Part 2 – Guide on How to Compare Performance of Two SQL Servers
(and the end result we want out of DReplay testing)
In Part1, I talked about:
- Why would you compare performance of two SQL Servers.
- And end result that we want to get by doing this comparison.
In big picture, here is what I am doing:
- Capturing SQL workload on OLD. I will do this on the busiest day of the week and will capture 4 hours worth of workload.
- Re-run that exact same workload on the NEW.
There will be a bunch of steps in between. But that’s what I am doing.
Here is the end result that I will get.
- SQL call made.
- How many times the sucker was run on the OLD and NEW.
- And then shows CPU, Storage and Duration numbers. OLD vs. NEW and the difference.
In reality all these numbers are for me. Not for the customer. Customer only cares about the Yellow part – how long did SQL call take to run.
But if I can reduce down CPU and Storage numbers, that means server will have more capacity, Storage will not be under so much pressure and there will be room to breathe.

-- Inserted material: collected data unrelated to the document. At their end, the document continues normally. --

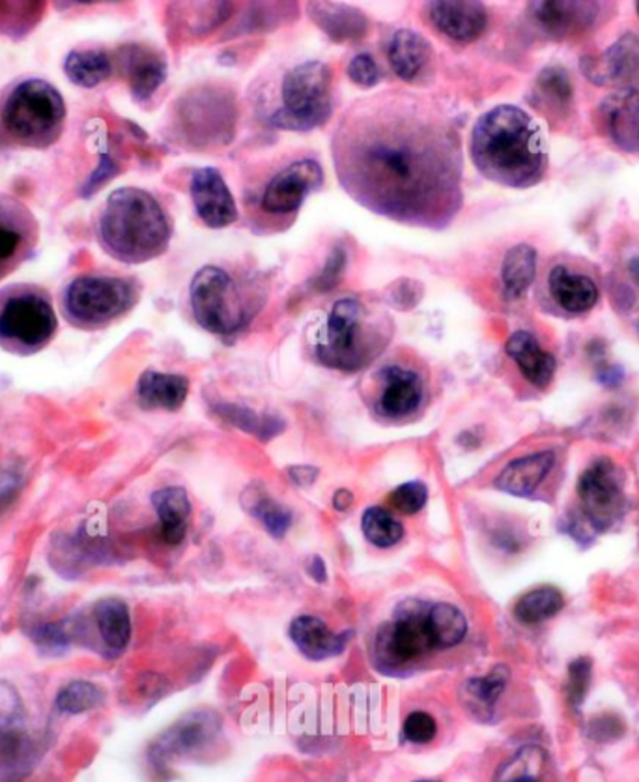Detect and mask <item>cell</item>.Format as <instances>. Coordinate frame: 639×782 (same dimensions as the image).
Segmentation results:
<instances>
[{
    "label": "cell",
    "instance_id": "1",
    "mask_svg": "<svg viewBox=\"0 0 639 782\" xmlns=\"http://www.w3.org/2000/svg\"><path fill=\"white\" fill-rule=\"evenodd\" d=\"M333 162L348 195L378 216L437 230L461 210V138L423 97L355 103L333 135Z\"/></svg>",
    "mask_w": 639,
    "mask_h": 782
},
{
    "label": "cell",
    "instance_id": "2",
    "mask_svg": "<svg viewBox=\"0 0 639 782\" xmlns=\"http://www.w3.org/2000/svg\"><path fill=\"white\" fill-rule=\"evenodd\" d=\"M470 154L484 178L516 189L537 186L548 167L540 127L516 105H499L478 119Z\"/></svg>",
    "mask_w": 639,
    "mask_h": 782
},
{
    "label": "cell",
    "instance_id": "3",
    "mask_svg": "<svg viewBox=\"0 0 639 782\" xmlns=\"http://www.w3.org/2000/svg\"><path fill=\"white\" fill-rule=\"evenodd\" d=\"M173 236L162 205L138 187H120L109 195L97 219V238L113 259L141 265L167 251Z\"/></svg>",
    "mask_w": 639,
    "mask_h": 782
},
{
    "label": "cell",
    "instance_id": "4",
    "mask_svg": "<svg viewBox=\"0 0 639 782\" xmlns=\"http://www.w3.org/2000/svg\"><path fill=\"white\" fill-rule=\"evenodd\" d=\"M0 121L10 137L30 148H48L62 135L66 122L64 97L43 79L13 86L0 107Z\"/></svg>",
    "mask_w": 639,
    "mask_h": 782
},
{
    "label": "cell",
    "instance_id": "5",
    "mask_svg": "<svg viewBox=\"0 0 639 782\" xmlns=\"http://www.w3.org/2000/svg\"><path fill=\"white\" fill-rule=\"evenodd\" d=\"M389 333H382L369 320L367 309L355 298H342L334 303L326 325V338L317 347V358L326 368L359 371L382 352Z\"/></svg>",
    "mask_w": 639,
    "mask_h": 782
},
{
    "label": "cell",
    "instance_id": "6",
    "mask_svg": "<svg viewBox=\"0 0 639 782\" xmlns=\"http://www.w3.org/2000/svg\"><path fill=\"white\" fill-rule=\"evenodd\" d=\"M440 650L432 627L431 603L406 599L394 608L393 620L383 624L374 640V662L383 675H406L410 665Z\"/></svg>",
    "mask_w": 639,
    "mask_h": 782
},
{
    "label": "cell",
    "instance_id": "7",
    "mask_svg": "<svg viewBox=\"0 0 639 782\" xmlns=\"http://www.w3.org/2000/svg\"><path fill=\"white\" fill-rule=\"evenodd\" d=\"M333 111V78L328 64L301 62L282 79L281 107L269 122L288 132H309L322 126Z\"/></svg>",
    "mask_w": 639,
    "mask_h": 782
},
{
    "label": "cell",
    "instance_id": "8",
    "mask_svg": "<svg viewBox=\"0 0 639 782\" xmlns=\"http://www.w3.org/2000/svg\"><path fill=\"white\" fill-rule=\"evenodd\" d=\"M59 319L49 296L37 287H10L0 295V344L37 352L54 338Z\"/></svg>",
    "mask_w": 639,
    "mask_h": 782
},
{
    "label": "cell",
    "instance_id": "9",
    "mask_svg": "<svg viewBox=\"0 0 639 782\" xmlns=\"http://www.w3.org/2000/svg\"><path fill=\"white\" fill-rule=\"evenodd\" d=\"M137 289L130 279L113 276H81L68 285L64 311L75 325L100 328L132 309Z\"/></svg>",
    "mask_w": 639,
    "mask_h": 782
},
{
    "label": "cell",
    "instance_id": "10",
    "mask_svg": "<svg viewBox=\"0 0 639 782\" xmlns=\"http://www.w3.org/2000/svg\"><path fill=\"white\" fill-rule=\"evenodd\" d=\"M193 315L204 330L216 336H233L246 325V303L238 285L219 266H204L192 281Z\"/></svg>",
    "mask_w": 639,
    "mask_h": 782
},
{
    "label": "cell",
    "instance_id": "11",
    "mask_svg": "<svg viewBox=\"0 0 639 782\" xmlns=\"http://www.w3.org/2000/svg\"><path fill=\"white\" fill-rule=\"evenodd\" d=\"M576 493L581 513L597 532L614 528L627 513L625 474L611 459L592 461L578 477Z\"/></svg>",
    "mask_w": 639,
    "mask_h": 782
},
{
    "label": "cell",
    "instance_id": "12",
    "mask_svg": "<svg viewBox=\"0 0 639 782\" xmlns=\"http://www.w3.org/2000/svg\"><path fill=\"white\" fill-rule=\"evenodd\" d=\"M38 235L34 214L12 195L0 193V279L34 254Z\"/></svg>",
    "mask_w": 639,
    "mask_h": 782
},
{
    "label": "cell",
    "instance_id": "13",
    "mask_svg": "<svg viewBox=\"0 0 639 782\" xmlns=\"http://www.w3.org/2000/svg\"><path fill=\"white\" fill-rule=\"evenodd\" d=\"M219 734L221 717L217 716L216 711H193L154 741L150 759L154 764L165 765L168 760L203 751L212 745Z\"/></svg>",
    "mask_w": 639,
    "mask_h": 782
},
{
    "label": "cell",
    "instance_id": "14",
    "mask_svg": "<svg viewBox=\"0 0 639 782\" xmlns=\"http://www.w3.org/2000/svg\"><path fill=\"white\" fill-rule=\"evenodd\" d=\"M322 167L315 160H298L268 182L260 206L274 216H290L301 208L309 193L322 186Z\"/></svg>",
    "mask_w": 639,
    "mask_h": 782
},
{
    "label": "cell",
    "instance_id": "15",
    "mask_svg": "<svg viewBox=\"0 0 639 782\" xmlns=\"http://www.w3.org/2000/svg\"><path fill=\"white\" fill-rule=\"evenodd\" d=\"M189 189L198 217L209 229H225L238 219V206L219 171L214 167L195 171Z\"/></svg>",
    "mask_w": 639,
    "mask_h": 782
},
{
    "label": "cell",
    "instance_id": "16",
    "mask_svg": "<svg viewBox=\"0 0 639 782\" xmlns=\"http://www.w3.org/2000/svg\"><path fill=\"white\" fill-rule=\"evenodd\" d=\"M584 73L597 85H621L630 89L639 79V37L627 32L597 59L584 61Z\"/></svg>",
    "mask_w": 639,
    "mask_h": 782
},
{
    "label": "cell",
    "instance_id": "17",
    "mask_svg": "<svg viewBox=\"0 0 639 782\" xmlns=\"http://www.w3.org/2000/svg\"><path fill=\"white\" fill-rule=\"evenodd\" d=\"M600 13L598 2H532L529 16L548 38L563 40L587 31Z\"/></svg>",
    "mask_w": 639,
    "mask_h": 782
},
{
    "label": "cell",
    "instance_id": "18",
    "mask_svg": "<svg viewBox=\"0 0 639 782\" xmlns=\"http://www.w3.org/2000/svg\"><path fill=\"white\" fill-rule=\"evenodd\" d=\"M118 66L137 102L152 97L167 78V62L162 53L138 43L120 48Z\"/></svg>",
    "mask_w": 639,
    "mask_h": 782
},
{
    "label": "cell",
    "instance_id": "19",
    "mask_svg": "<svg viewBox=\"0 0 639 782\" xmlns=\"http://www.w3.org/2000/svg\"><path fill=\"white\" fill-rule=\"evenodd\" d=\"M608 137L621 151L639 152V91L621 89L604 100L598 109Z\"/></svg>",
    "mask_w": 639,
    "mask_h": 782
},
{
    "label": "cell",
    "instance_id": "20",
    "mask_svg": "<svg viewBox=\"0 0 639 782\" xmlns=\"http://www.w3.org/2000/svg\"><path fill=\"white\" fill-rule=\"evenodd\" d=\"M383 390L377 409L383 418H406L421 407L424 398L423 379L412 369L389 366L380 373Z\"/></svg>",
    "mask_w": 639,
    "mask_h": 782
},
{
    "label": "cell",
    "instance_id": "21",
    "mask_svg": "<svg viewBox=\"0 0 639 782\" xmlns=\"http://www.w3.org/2000/svg\"><path fill=\"white\" fill-rule=\"evenodd\" d=\"M429 18L454 42L477 40L488 24V12L481 2H431Z\"/></svg>",
    "mask_w": 639,
    "mask_h": 782
},
{
    "label": "cell",
    "instance_id": "22",
    "mask_svg": "<svg viewBox=\"0 0 639 782\" xmlns=\"http://www.w3.org/2000/svg\"><path fill=\"white\" fill-rule=\"evenodd\" d=\"M288 635L298 650L311 661L341 656L352 640V631L333 632L318 616H299L290 624Z\"/></svg>",
    "mask_w": 639,
    "mask_h": 782
},
{
    "label": "cell",
    "instance_id": "23",
    "mask_svg": "<svg viewBox=\"0 0 639 782\" xmlns=\"http://www.w3.org/2000/svg\"><path fill=\"white\" fill-rule=\"evenodd\" d=\"M505 352L513 358L524 379L538 390L550 385L556 374V358L540 347L529 331H514L505 344Z\"/></svg>",
    "mask_w": 639,
    "mask_h": 782
},
{
    "label": "cell",
    "instance_id": "24",
    "mask_svg": "<svg viewBox=\"0 0 639 782\" xmlns=\"http://www.w3.org/2000/svg\"><path fill=\"white\" fill-rule=\"evenodd\" d=\"M554 464H556L554 452H538L526 457L514 459L496 477V487L503 493L527 498L548 477Z\"/></svg>",
    "mask_w": 639,
    "mask_h": 782
},
{
    "label": "cell",
    "instance_id": "25",
    "mask_svg": "<svg viewBox=\"0 0 639 782\" xmlns=\"http://www.w3.org/2000/svg\"><path fill=\"white\" fill-rule=\"evenodd\" d=\"M548 289L557 306L568 313L580 315L597 306L598 287L591 277L573 271L567 266L552 268Z\"/></svg>",
    "mask_w": 639,
    "mask_h": 782
},
{
    "label": "cell",
    "instance_id": "26",
    "mask_svg": "<svg viewBox=\"0 0 639 782\" xmlns=\"http://www.w3.org/2000/svg\"><path fill=\"white\" fill-rule=\"evenodd\" d=\"M309 13L312 21L334 42L359 40L369 31V19L361 10L331 2H311Z\"/></svg>",
    "mask_w": 639,
    "mask_h": 782
},
{
    "label": "cell",
    "instance_id": "27",
    "mask_svg": "<svg viewBox=\"0 0 639 782\" xmlns=\"http://www.w3.org/2000/svg\"><path fill=\"white\" fill-rule=\"evenodd\" d=\"M432 48L426 38L410 29L393 32L388 43V61L404 81H413L431 62Z\"/></svg>",
    "mask_w": 639,
    "mask_h": 782
},
{
    "label": "cell",
    "instance_id": "28",
    "mask_svg": "<svg viewBox=\"0 0 639 782\" xmlns=\"http://www.w3.org/2000/svg\"><path fill=\"white\" fill-rule=\"evenodd\" d=\"M189 380L182 374L146 371L137 384L138 403L144 409L178 410L186 403Z\"/></svg>",
    "mask_w": 639,
    "mask_h": 782
},
{
    "label": "cell",
    "instance_id": "29",
    "mask_svg": "<svg viewBox=\"0 0 639 782\" xmlns=\"http://www.w3.org/2000/svg\"><path fill=\"white\" fill-rule=\"evenodd\" d=\"M92 613L105 648L113 656L126 650L132 640V616L126 603L116 597H107L97 601Z\"/></svg>",
    "mask_w": 639,
    "mask_h": 782
},
{
    "label": "cell",
    "instance_id": "30",
    "mask_svg": "<svg viewBox=\"0 0 639 782\" xmlns=\"http://www.w3.org/2000/svg\"><path fill=\"white\" fill-rule=\"evenodd\" d=\"M152 504L156 507L157 517L162 523V536L168 545H179L187 534V518L192 513V504L187 498L186 488L165 487L152 494Z\"/></svg>",
    "mask_w": 639,
    "mask_h": 782
},
{
    "label": "cell",
    "instance_id": "31",
    "mask_svg": "<svg viewBox=\"0 0 639 782\" xmlns=\"http://www.w3.org/2000/svg\"><path fill=\"white\" fill-rule=\"evenodd\" d=\"M537 274V251L529 244H516L508 249L502 265L505 296L511 300L522 298L532 287Z\"/></svg>",
    "mask_w": 639,
    "mask_h": 782
},
{
    "label": "cell",
    "instance_id": "32",
    "mask_svg": "<svg viewBox=\"0 0 639 782\" xmlns=\"http://www.w3.org/2000/svg\"><path fill=\"white\" fill-rule=\"evenodd\" d=\"M64 72L75 85L94 89L113 75V61L102 49H78L68 54Z\"/></svg>",
    "mask_w": 639,
    "mask_h": 782
},
{
    "label": "cell",
    "instance_id": "33",
    "mask_svg": "<svg viewBox=\"0 0 639 782\" xmlns=\"http://www.w3.org/2000/svg\"><path fill=\"white\" fill-rule=\"evenodd\" d=\"M550 757L543 747L526 745L502 764L492 782H546Z\"/></svg>",
    "mask_w": 639,
    "mask_h": 782
},
{
    "label": "cell",
    "instance_id": "34",
    "mask_svg": "<svg viewBox=\"0 0 639 782\" xmlns=\"http://www.w3.org/2000/svg\"><path fill=\"white\" fill-rule=\"evenodd\" d=\"M573 83L568 73L559 66L544 68L535 81V97L538 107L554 116L567 115L573 105Z\"/></svg>",
    "mask_w": 639,
    "mask_h": 782
},
{
    "label": "cell",
    "instance_id": "35",
    "mask_svg": "<svg viewBox=\"0 0 639 782\" xmlns=\"http://www.w3.org/2000/svg\"><path fill=\"white\" fill-rule=\"evenodd\" d=\"M563 607H565V597L561 591L554 586H543V588L527 591L518 599V603L514 605V616L522 624L535 626V624H543V621L557 616L561 613Z\"/></svg>",
    "mask_w": 639,
    "mask_h": 782
},
{
    "label": "cell",
    "instance_id": "36",
    "mask_svg": "<svg viewBox=\"0 0 639 782\" xmlns=\"http://www.w3.org/2000/svg\"><path fill=\"white\" fill-rule=\"evenodd\" d=\"M244 506L252 517H257L264 524V528L269 536L281 539L287 536L288 528L292 524V515L285 507L279 506L274 500L260 491L258 487L247 488L244 493Z\"/></svg>",
    "mask_w": 639,
    "mask_h": 782
},
{
    "label": "cell",
    "instance_id": "37",
    "mask_svg": "<svg viewBox=\"0 0 639 782\" xmlns=\"http://www.w3.org/2000/svg\"><path fill=\"white\" fill-rule=\"evenodd\" d=\"M508 678H511L508 667L496 665L488 675L467 681V697L472 698L473 704L477 706L478 713L483 719H491L497 700L507 687Z\"/></svg>",
    "mask_w": 639,
    "mask_h": 782
},
{
    "label": "cell",
    "instance_id": "38",
    "mask_svg": "<svg viewBox=\"0 0 639 782\" xmlns=\"http://www.w3.org/2000/svg\"><path fill=\"white\" fill-rule=\"evenodd\" d=\"M431 620L440 650L461 645L467 635V620L461 608L449 603H431Z\"/></svg>",
    "mask_w": 639,
    "mask_h": 782
},
{
    "label": "cell",
    "instance_id": "39",
    "mask_svg": "<svg viewBox=\"0 0 639 782\" xmlns=\"http://www.w3.org/2000/svg\"><path fill=\"white\" fill-rule=\"evenodd\" d=\"M216 410L217 414L225 418L227 422L233 423L241 431L257 434L262 440L276 436L285 428V423L276 415H257L252 410L244 409V407H238V404H217Z\"/></svg>",
    "mask_w": 639,
    "mask_h": 782
},
{
    "label": "cell",
    "instance_id": "40",
    "mask_svg": "<svg viewBox=\"0 0 639 782\" xmlns=\"http://www.w3.org/2000/svg\"><path fill=\"white\" fill-rule=\"evenodd\" d=\"M361 528L367 542L380 548L394 547L404 536V526L382 507H369L361 518Z\"/></svg>",
    "mask_w": 639,
    "mask_h": 782
},
{
    "label": "cell",
    "instance_id": "41",
    "mask_svg": "<svg viewBox=\"0 0 639 782\" xmlns=\"http://www.w3.org/2000/svg\"><path fill=\"white\" fill-rule=\"evenodd\" d=\"M103 700L105 694L100 687L90 681H72L56 694L54 706L62 713L79 716L84 711L96 710L97 706L103 704Z\"/></svg>",
    "mask_w": 639,
    "mask_h": 782
},
{
    "label": "cell",
    "instance_id": "42",
    "mask_svg": "<svg viewBox=\"0 0 639 782\" xmlns=\"http://www.w3.org/2000/svg\"><path fill=\"white\" fill-rule=\"evenodd\" d=\"M592 662L589 657L574 659L568 665L567 686H565V697L573 710H578L586 700L589 687H591Z\"/></svg>",
    "mask_w": 639,
    "mask_h": 782
},
{
    "label": "cell",
    "instance_id": "43",
    "mask_svg": "<svg viewBox=\"0 0 639 782\" xmlns=\"http://www.w3.org/2000/svg\"><path fill=\"white\" fill-rule=\"evenodd\" d=\"M32 637L43 651L59 654V651L66 650L75 637V632H73L72 624L68 620L51 621V624L38 627L37 631L32 632Z\"/></svg>",
    "mask_w": 639,
    "mask_h": 782
},
{
    "label": "cell",
    "instance_id": "44",
    "mask_svg": "<svg viewBox=\"0 0 639 782\" xmlns=\"http://www.w3.org/2000/svg\"><path fill=\"white\" fill-rule=\"evenodd\" d=\"M426 498H429V491L424 483L408 482L389 494V504L402 515H415L423 510Z\"/></svg>",
    "mask_w": 639,
    "mask_h": 782
},
{
    "label": "cell",
    "instance_id": "45",
    "mask_svg": "<svg viewBox=\"0 0 639 782\" xmlns=\"http://www.w3.org/2000/svg\"><path fill=\"white\" fill-rule=\"evenodd\" d=\"M23 702L16 687L10 686L8 681H0V732H16V727L23 721Z\"/></svg>",
    "mask_w": 639,
    "mask_h": 782
},
{
    "label": "cell",
    "instance_id": "46",
    "mask_svg": "<svg viewBox=\"0 0 639 782\" xmlns=\"http://www.w3.org/2000/svg\"><path fill=\"white\" fill-rule=\"evenodd\" d=\"M437 734L436 719L426 713V711H413L406 717L404 727H402V738L415 743V745H424L431 743Z\"/></svg>",
    "mask_w": 639,
    "mask_h": 782
},
{
    "label": "cell",
    "instance_id": "47",
    "mask_svg": "<svg viewBox=\"0 0 639 782\" xmlns=\"http://www.w3.org/2000/svg\"><path fill=\"white\" fill-rule=\"evenodd\" d=\"M348 254L344 246H334L331 249V254L328 255V260H326V266L323 270L320 271V276L312 279V290L315 292H328V290L333 289L334 285L339 284V279L342 277V271L347 268Z\"/></svg>",
    "mask_w": 639,
    "mask_h": 782
},
{
    "label": "cell",
    "instance_id": "48",
    "mask_svg": "<svg viewBox=\"0 0 639 782\" xmlns=\"http://www.w3.org/2000/svg\"><path fill=\"white\" fill-rule=\"evenodd\" d=\"M348 78L363 89L377 86L380 83V70H378L377 61L372 59L371 54H355L348 64Z\"/></svg>",
    "mask_w": 639,
    "mask_h": 782
},
{
    "label": "cell",
    "instance_id": "49",
    "mask_svg": "<svg viewBox=\"0 0 639 782\" xmlns=\"http://www.w3.org/2000/svg\"><path fill=\"white\" fill-rule=\"evenodd\" d=\"M116 173H118L116 163L109 157V154H102L96 171L90 175L89 181L84 182L81 195H83V197H92V195H94L100 187L105 186V182L111 181Z\"/></svg>",
    "mask_w": 639,
    "mask_h": 782
},
{
    "label": "cell",
    "instance_id": "50",
    "mask_svg": "<svg viewBox=\"0 0 639 782\" xmlns=\"http://www.w3.org/2000/svg\"><path fill=\"white\" fill-rule=\"evenodd\" d=\"M625 732L621 719L616 716L597 717L589 727V735L595 741H611L621 738Z\"/></svg>",
    "mask_w": 639,
    "mask_h": 782
},
{
    "label": "cell",
    "instance_id": "51",
    "mask_svg": "<svg viewBox=\"0 0 639 782\" xmlns=\"http://www.w3.org/2000/svg\"><path fill=\"white\" fill-rule=\"evenodd\" d=\"M421 295H423V287L412 279H401L399 284H394V289H391L393 306L401 309L415 306L421 300Z\"/></svg>",
    "mask_w": 639,
    "mask_h": 782
},
{
    "label": "cell",
    "instance_id": "52",
    "mask_svg": "<svg viewBox=\"0 0 639 782\" xmlns=\"http://www.w3.org/2000/svg\"><path fill=\"white\" fill-rule=\"evenodd\" d=\"M21 485H23V477H21L18 470H0V512L12 504V500L18 496Z\"/></svg>",
    "mask_w": 639,
    "mask_h": 782
},
{
    "label": "cell",
    "instance_id": "53",
    "mask_svg": "<svg viewBox=\"0 0 639 782\" xmlns=\"http://www.w3.org/2000/svg\"><path fill=\"white\" fill-rule=\"evenodd\" d=\"M318 474H320V472H318V469H315V466H292V469L288 470V476L292 477L293 483L299 485V487H309V485H312Z\"/></svg>",
    "mask_w": 639,
    "mask_h": 782
},
{
    "label": "cell",
    "instance_id": "54",
    "mask_svg": "<svg viewBox=\"0 0 639 782\" xmlns=\"http://www.w3.org/2000/svg\"><path fill=\"white\" fill-rule=\"evenodd\" d=\"M309 575H311L317 583H326V578H328V572H326V564H323L322 558H318V556H312L311 564H309Z\"/></svg>",
    "mask_w": 639,
    "mask_h": 782
},
{
    "label": "cell",
    "instance_id": "55",
    "mask_svg": "<svg viewBox=\"0 0 639 782\" xmlns=\"http://www.w3.org/2000/svg\"><path fill=\"white\" fill-rule=\"evenodd\" d=\"M352 502L353 494L350 493V491H347V488H341V491H337V493H334V510H339V512H347L348 507L352 506Z\"/></svg>",
    "mask_w": 639,
    "mask_h": 782
},
{
    "label": "cell",
    "instance_id": "56",
    "mask_svg": "<svg viewBox=\"0 0 639 782\" xmlns=\"http://www.w3.org/2000/svg\"><path fill=\"white\" fill-rule=\"evenodd\" d=\"M628 271H630V276L639 284V257H633V259L628 263Z\"/></svg>",
    "mask_w": 639,
    "mask_h": 782
},
{
    "label": "cell",
    "instance_id": "57",
    "mask_svg": "<svg viewBox=\"0 0 639 782\" xmlns=\"http://www.w3.org/2000/svg\"><path fill=\"white\" fill-rule=\"evenodd\" d=\"M413 782H440V781H413Z\"/></svg>",
    "mask_w": 639,
    "mask_h": 782
},
{
    "label": "cell",
    "instance_id": "58",
    "mask_svg": "<svg viewBox=\"0 0 639 782\" xmlns=\"http://www.w3.org/2000/svg\"><path fill=\"white\" fill-rule=\"evenodd\" d=\"M636 8H638V16H639V2H638V7H636Z\"/></svg>",
    "mask_w": 639,
    "mask_h": 782
}]
</instances>
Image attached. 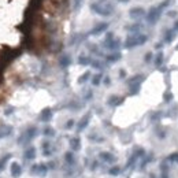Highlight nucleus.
Masks as SVG:
<instances>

Let’s define what these columns mean:
- Column A: “SQL Text”. This SQL that was executed. There are few things done to SQL Text, like removing parameters, all capitalized, spaces adjusted, etc. – I will be aggregating (group by) all numbers based on that. I need SP call “EXEC SP1 @lastname = ‘jones’”, be same as “EXEC SP1 @lastname = ‘smith’”.
- Column B: “OLD – number of executions”. Since we rerunning workload from OLD to NEW, this show how many times this SQL call was made. On OLD server.
- Column C: “NEW – number of executions”. How many times this call was made on NEW server. Column B & C are sanity checks – they show number of executions and if they are not the same or very close, it means I did something wrong and these numbers can not be trusted. Re-do.
- Column D: “OLD – Avg CPU”. CPU Cycles it took on average to process this SQL Text. On OLD Server.
- Column E: “NEW – Avg CPU”. CPU Cycles it took on average to process this SQL Text. On NEW Server.
- Column F: “DELTA – Avg CPU”. The difference between OLD and NEW CPU cycle consumption.
- Column G: “OLD – Avg Storage Reads”. Storage operations it took to process this SQL Text. On OLD.
- Column H: “NEW – Avg Storage Reads”. Storage operations it took to process this SQL Text. On NEW.
- Column I: “DELTA – Avg Storage Reads”. The difference in storage operations between OLD vs. NEW.
- Column J: “OLD – Avg Duration”. The Duration it took for this SQL Text to run. On OLD.
- Column K: “NEW – Avg Duration”. The Duration it took for this SQL Text to run. On NEW.
- Column L: “DELTA – Avg Duration”. The difference in Duration OLD vs. NEW.
This is what the bottom of the Excel looks like:
Here we have TOTAL results of running workload on NEW vs. OLD.
Not bad for not changing a single line of code!
These are typical numbers we are seeing by the way. Upgrade your SQL Server to the newest version (anything above SQL 2016) and that’s what you get.
Totals are for the big picture. Will my SQL Server run faster or slower on the NEW server? Here, it’s a “Hell Yes!”
As analytical DBA, like the detail level. I want to sort this Excel based on the last column “DELTA – Avg Duration”. And find SQL calls that became worse. Prevent the disaster. Then I take them, and figure out what can be done to improve them. Maybe it’s simply an index change. Or stored procedure re-write. Either way, it needs to be addressed.
I can see database backups are a lot slower on the NEW. I will drill down and look into why.
Also (line 8) one stored proc is considerably slower and it runs 481 times in 4h. So it’s a big deal. Will look into that next.
And this is how it’s done.
If you want to migrate the SQL Server and hope that the things will just work on the NEW one. Sure, go for it.
If you have databases that are mission critical, where errors or slow downs affect a lot of things, spending a bit of time on thoroughly testing may be worth it.
This method removes risk from SQL Server migrations and upgrades.
This is not for everybody though. Simpler SQL Servers don’t need this.
There you have it. Now you know what type of result you can get out of Distributed Replay.